Mary Beard will be pleased

Excerpts from a couple of recent reviews of ‘Pompeii’.

The Independent

Media dons such as Mary Beard are sometimes disliked by their fellow
academics, supposedly because they’re dumbing down their subjects. I
think the real reason is envy; not just of the fame and fortune, but
also because media dons have the distinction of being able to write.
Unlike those writing for the Camford Gazette of the Proceedings of the
Committee for Obscure Ancient Thought (circulation 2,000; number of
readers 37), they also have to think, “Some poor bloody reader’s
actually got to be entertained by this.”

Mary Beard is constantly entertaining, jumping from the deaths in 79AD to the deaths of the excavators 1,700 years later. The tunnels through the pumice were perilous, dingy and narrow, often only accessible by children. The skeletons found in Pompeii include those of crushed 18th and 19th century antiquarians.

The Times

Beard covers the big public issues – economy and government, gods, games – and animates them superbly by tying them to the biographies of real Pompeiians: the heart-throb gladiator Celadus, the well-connected local worthy Marcus Holconius Priscus, and the warty banker Lucius Caecilius Jucundus.

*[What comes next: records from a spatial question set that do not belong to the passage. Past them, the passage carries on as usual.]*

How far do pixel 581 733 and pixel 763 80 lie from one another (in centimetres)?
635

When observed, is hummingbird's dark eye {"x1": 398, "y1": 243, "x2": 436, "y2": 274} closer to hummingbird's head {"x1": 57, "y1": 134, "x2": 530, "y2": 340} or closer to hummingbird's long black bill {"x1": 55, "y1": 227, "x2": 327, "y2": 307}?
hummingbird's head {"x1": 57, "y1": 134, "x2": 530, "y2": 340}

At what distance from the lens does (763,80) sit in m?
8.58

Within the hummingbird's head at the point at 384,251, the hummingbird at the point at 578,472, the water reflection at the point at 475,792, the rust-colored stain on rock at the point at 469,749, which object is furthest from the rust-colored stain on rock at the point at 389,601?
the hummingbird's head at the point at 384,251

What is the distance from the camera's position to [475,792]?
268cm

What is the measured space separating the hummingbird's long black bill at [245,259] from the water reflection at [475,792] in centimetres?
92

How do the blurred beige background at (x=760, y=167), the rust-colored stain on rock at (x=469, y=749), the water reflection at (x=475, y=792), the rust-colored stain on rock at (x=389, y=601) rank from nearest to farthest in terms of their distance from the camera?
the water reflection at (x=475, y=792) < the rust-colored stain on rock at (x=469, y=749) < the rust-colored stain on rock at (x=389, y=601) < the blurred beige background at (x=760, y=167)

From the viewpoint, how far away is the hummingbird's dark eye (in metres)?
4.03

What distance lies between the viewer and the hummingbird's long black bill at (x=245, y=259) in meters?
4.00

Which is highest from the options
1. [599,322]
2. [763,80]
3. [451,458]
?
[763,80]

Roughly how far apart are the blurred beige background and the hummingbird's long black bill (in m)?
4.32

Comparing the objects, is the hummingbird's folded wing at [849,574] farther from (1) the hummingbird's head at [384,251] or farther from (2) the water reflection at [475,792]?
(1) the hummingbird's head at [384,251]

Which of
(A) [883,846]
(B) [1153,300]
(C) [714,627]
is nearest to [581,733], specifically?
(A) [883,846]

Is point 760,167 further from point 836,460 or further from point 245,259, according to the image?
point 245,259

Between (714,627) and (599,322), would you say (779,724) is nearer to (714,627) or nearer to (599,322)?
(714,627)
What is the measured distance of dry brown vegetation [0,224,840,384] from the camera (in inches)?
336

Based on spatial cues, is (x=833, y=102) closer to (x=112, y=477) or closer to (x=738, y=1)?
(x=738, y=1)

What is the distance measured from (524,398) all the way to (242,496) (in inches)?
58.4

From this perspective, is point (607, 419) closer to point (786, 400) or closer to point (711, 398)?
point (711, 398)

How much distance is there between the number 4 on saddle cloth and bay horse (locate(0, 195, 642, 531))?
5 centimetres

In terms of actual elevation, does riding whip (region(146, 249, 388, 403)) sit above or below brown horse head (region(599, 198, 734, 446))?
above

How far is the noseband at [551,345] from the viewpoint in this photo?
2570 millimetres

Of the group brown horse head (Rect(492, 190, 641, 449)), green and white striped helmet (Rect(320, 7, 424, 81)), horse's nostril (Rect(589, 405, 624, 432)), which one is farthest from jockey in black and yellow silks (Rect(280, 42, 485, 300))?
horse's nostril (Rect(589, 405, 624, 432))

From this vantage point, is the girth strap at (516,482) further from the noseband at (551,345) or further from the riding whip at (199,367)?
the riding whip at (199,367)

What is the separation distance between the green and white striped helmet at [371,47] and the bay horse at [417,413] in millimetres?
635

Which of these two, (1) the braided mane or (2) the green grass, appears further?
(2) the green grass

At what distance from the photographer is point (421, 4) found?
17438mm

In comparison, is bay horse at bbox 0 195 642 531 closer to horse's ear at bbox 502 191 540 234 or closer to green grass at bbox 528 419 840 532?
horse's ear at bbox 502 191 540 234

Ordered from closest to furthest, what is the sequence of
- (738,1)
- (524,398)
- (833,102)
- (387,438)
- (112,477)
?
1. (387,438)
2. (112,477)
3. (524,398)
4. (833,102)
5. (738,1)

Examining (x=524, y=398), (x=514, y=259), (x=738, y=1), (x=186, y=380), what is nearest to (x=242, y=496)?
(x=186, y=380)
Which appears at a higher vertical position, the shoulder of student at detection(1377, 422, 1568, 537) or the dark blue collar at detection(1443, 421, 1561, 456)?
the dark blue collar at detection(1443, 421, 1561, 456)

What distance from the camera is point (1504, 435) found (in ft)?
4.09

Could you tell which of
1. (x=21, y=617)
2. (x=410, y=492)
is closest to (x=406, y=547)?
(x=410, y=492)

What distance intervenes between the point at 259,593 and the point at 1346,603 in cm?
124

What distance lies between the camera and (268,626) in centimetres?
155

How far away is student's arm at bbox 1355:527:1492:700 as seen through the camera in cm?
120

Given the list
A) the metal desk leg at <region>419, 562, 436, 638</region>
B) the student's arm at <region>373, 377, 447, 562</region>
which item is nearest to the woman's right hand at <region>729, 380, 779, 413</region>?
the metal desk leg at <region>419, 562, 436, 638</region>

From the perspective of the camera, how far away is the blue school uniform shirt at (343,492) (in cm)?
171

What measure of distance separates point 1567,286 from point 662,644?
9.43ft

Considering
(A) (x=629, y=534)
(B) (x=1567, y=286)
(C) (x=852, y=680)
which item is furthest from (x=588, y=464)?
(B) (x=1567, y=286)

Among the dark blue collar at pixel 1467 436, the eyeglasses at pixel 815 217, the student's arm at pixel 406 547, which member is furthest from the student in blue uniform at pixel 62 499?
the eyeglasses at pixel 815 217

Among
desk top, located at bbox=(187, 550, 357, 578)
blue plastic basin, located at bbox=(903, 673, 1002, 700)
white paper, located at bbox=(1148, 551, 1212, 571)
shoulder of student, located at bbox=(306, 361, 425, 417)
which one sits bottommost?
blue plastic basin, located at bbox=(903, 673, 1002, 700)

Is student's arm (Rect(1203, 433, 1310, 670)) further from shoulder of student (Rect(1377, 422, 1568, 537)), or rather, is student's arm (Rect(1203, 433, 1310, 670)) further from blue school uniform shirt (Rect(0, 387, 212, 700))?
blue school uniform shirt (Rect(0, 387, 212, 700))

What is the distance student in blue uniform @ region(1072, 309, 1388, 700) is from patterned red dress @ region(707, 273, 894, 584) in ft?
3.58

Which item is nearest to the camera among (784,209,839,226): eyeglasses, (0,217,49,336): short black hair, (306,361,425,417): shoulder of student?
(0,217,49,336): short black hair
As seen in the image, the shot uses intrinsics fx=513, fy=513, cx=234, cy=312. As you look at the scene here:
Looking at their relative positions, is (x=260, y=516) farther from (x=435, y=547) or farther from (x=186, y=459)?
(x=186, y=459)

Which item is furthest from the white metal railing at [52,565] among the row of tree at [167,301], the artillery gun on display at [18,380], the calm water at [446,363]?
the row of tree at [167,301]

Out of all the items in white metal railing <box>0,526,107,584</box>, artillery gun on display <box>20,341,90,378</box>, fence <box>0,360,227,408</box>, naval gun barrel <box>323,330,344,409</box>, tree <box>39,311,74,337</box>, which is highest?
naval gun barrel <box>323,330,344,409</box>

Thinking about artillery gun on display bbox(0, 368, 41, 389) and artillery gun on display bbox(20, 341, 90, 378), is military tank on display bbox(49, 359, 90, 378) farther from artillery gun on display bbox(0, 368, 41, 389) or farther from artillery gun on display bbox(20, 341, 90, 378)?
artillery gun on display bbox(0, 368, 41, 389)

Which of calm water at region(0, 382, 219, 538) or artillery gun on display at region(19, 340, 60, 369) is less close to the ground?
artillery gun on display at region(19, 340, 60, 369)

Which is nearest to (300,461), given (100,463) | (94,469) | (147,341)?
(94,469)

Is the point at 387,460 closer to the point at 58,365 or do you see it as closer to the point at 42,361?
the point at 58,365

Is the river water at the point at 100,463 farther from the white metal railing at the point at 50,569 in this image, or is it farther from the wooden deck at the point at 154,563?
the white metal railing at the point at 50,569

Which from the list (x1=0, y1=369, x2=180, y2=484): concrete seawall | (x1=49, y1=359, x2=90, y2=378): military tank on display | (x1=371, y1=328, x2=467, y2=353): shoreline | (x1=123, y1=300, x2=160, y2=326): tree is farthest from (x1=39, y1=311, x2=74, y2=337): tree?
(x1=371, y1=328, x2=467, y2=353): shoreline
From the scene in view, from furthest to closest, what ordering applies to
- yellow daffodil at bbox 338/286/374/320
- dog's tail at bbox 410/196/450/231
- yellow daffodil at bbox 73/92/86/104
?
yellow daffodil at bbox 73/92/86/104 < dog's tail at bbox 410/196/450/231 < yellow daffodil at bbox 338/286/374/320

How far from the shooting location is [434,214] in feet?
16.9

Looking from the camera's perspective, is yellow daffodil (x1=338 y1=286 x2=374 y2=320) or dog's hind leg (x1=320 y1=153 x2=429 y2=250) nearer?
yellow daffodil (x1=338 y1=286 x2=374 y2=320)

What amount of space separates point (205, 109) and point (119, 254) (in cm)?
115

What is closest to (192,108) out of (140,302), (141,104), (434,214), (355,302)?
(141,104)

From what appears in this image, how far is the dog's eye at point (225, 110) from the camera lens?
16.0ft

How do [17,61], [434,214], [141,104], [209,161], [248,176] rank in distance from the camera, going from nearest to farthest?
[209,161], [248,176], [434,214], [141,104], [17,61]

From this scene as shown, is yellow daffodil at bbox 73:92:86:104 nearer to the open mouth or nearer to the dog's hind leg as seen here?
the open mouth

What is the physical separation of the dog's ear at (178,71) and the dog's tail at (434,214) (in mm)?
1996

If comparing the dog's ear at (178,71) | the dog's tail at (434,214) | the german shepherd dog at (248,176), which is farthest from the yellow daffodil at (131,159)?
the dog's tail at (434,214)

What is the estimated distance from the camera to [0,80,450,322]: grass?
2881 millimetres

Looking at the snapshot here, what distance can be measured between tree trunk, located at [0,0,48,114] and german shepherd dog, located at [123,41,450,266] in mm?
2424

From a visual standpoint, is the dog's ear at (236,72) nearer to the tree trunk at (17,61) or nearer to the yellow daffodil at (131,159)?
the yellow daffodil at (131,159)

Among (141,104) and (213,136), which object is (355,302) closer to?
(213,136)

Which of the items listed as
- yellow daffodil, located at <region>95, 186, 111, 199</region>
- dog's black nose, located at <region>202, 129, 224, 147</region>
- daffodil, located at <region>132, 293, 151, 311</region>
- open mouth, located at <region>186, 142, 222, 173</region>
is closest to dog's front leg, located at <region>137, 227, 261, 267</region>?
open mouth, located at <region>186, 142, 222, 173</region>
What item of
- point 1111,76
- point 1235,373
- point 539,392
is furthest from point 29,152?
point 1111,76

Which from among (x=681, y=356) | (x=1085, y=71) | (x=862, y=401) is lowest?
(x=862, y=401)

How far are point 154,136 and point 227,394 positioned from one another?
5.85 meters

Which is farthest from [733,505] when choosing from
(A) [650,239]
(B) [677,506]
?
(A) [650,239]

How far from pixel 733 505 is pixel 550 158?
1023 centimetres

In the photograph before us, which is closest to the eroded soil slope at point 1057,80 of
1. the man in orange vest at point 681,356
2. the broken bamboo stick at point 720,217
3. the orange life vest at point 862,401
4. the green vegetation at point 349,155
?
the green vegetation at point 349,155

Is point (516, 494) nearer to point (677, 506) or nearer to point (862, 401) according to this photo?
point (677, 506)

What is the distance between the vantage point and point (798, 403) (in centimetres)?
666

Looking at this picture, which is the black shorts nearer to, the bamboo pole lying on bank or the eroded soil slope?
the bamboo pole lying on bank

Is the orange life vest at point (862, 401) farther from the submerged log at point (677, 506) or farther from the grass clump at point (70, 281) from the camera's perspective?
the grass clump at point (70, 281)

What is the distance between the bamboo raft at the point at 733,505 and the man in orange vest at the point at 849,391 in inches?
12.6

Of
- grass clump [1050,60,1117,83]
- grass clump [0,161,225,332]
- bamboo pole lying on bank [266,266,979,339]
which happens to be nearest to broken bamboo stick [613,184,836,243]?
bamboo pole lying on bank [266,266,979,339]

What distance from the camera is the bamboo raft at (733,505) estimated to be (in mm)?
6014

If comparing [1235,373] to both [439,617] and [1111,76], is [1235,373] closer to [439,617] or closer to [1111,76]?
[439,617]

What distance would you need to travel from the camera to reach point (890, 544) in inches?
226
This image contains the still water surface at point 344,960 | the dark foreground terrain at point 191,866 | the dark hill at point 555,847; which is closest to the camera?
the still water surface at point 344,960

She is most interested, however, in the domestic and the intimate. In the excellent chapter on painting and decorating, she doesn’t just analyse Pompeiian style, she opens up cupboards to count the paint pots and turn over the spoons and spatulas. She doesn’t only describe the grander rooms with their fantastical frescoes and deep tones of “Pompeiian red”, she explores the corridors and service quarters, revealing the ferocious zebra-stripe colour scheme “which would not have looked wholly out of place in the 1960s”.